Evidence of early San and Khoi settlements are evident in numerous rock paintings found in the surrounding mountains. The position of many of these are kept gaurded to protect them.
In 1821, land was granted to JJ and MC Calitz who named it Buffelsvlei. (derived from the local vegetation and animals found here). In 1853, the Calitz’s donated land for a church and school to be built, as Oudtshoorn proved to be too far to travel for their monthly “Nagmaal”.
In 1910, the population was 4000 and a larger church and school were needed. Both buildings were completed in 1912. The church has a neo-Byzantine style with a Marseilles roof. It is a good example of the sandstone architecture of the ostrich-era in the Klein Karoo. (It was declared a national monument in 1991).
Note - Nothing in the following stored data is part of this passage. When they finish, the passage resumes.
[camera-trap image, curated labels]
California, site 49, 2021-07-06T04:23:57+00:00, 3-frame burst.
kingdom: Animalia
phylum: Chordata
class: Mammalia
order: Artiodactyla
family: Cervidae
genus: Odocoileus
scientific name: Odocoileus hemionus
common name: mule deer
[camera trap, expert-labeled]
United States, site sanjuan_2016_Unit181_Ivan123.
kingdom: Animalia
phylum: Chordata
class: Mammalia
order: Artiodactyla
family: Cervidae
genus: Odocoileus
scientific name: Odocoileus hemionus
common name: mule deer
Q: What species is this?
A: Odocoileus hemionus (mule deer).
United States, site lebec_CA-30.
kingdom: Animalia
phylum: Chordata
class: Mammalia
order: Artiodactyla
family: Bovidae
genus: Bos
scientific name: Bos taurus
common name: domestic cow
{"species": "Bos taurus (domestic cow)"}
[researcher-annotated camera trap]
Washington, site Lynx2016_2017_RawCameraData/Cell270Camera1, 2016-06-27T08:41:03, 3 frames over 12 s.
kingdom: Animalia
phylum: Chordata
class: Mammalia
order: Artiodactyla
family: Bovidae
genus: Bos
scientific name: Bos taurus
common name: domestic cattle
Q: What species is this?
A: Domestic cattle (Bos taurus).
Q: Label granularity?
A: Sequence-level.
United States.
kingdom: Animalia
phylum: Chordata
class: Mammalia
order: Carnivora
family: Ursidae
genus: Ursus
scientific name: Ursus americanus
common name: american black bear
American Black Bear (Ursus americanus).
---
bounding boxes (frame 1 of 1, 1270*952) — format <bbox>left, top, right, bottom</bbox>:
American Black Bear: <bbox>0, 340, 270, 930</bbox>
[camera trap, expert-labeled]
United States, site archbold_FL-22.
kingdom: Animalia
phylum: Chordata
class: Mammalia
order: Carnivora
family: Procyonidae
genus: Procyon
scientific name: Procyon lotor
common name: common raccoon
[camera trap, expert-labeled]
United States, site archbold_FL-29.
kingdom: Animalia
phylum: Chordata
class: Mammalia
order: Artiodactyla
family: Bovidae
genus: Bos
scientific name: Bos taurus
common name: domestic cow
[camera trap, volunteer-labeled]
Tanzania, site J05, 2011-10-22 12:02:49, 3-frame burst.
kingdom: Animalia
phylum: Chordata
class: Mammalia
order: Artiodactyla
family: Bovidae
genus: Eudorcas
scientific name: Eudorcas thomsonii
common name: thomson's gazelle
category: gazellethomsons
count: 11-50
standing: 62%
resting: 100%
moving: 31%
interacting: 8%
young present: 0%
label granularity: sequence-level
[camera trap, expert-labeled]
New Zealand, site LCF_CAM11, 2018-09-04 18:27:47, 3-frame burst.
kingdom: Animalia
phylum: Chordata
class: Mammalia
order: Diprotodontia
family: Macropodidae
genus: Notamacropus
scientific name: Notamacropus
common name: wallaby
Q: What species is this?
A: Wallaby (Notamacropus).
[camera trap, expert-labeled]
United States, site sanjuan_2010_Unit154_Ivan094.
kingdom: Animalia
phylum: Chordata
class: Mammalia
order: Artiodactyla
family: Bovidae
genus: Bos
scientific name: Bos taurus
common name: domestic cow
Also in 1912, building commenced on the old Standard Bank building, presently housing the museum, and the Nel’s river dam. This dam wall was the first of many to be built in South Africa, using concrete. Drought, the great flu epidemic, and the collapse of the ostrich feather industry, played havoc on the fledgling community, which was revitalised in 1924 with the introduction of the railway line (in 1924) and electrification (in 1937). The first cement road in South Africa was also completed around this time and runs between Calitzdorp and Oudshoorn. The new R62 was built in 1978, and although changing the original town drastically, has probably ensured the survival of the town, making it accessible to tourism. Today, this Klein Karoo thriving community is known as the “Port Wine Capital of South Africa”, the “Fruit Basket of Kannaland”, and the “Heart of the Klein Karoo”.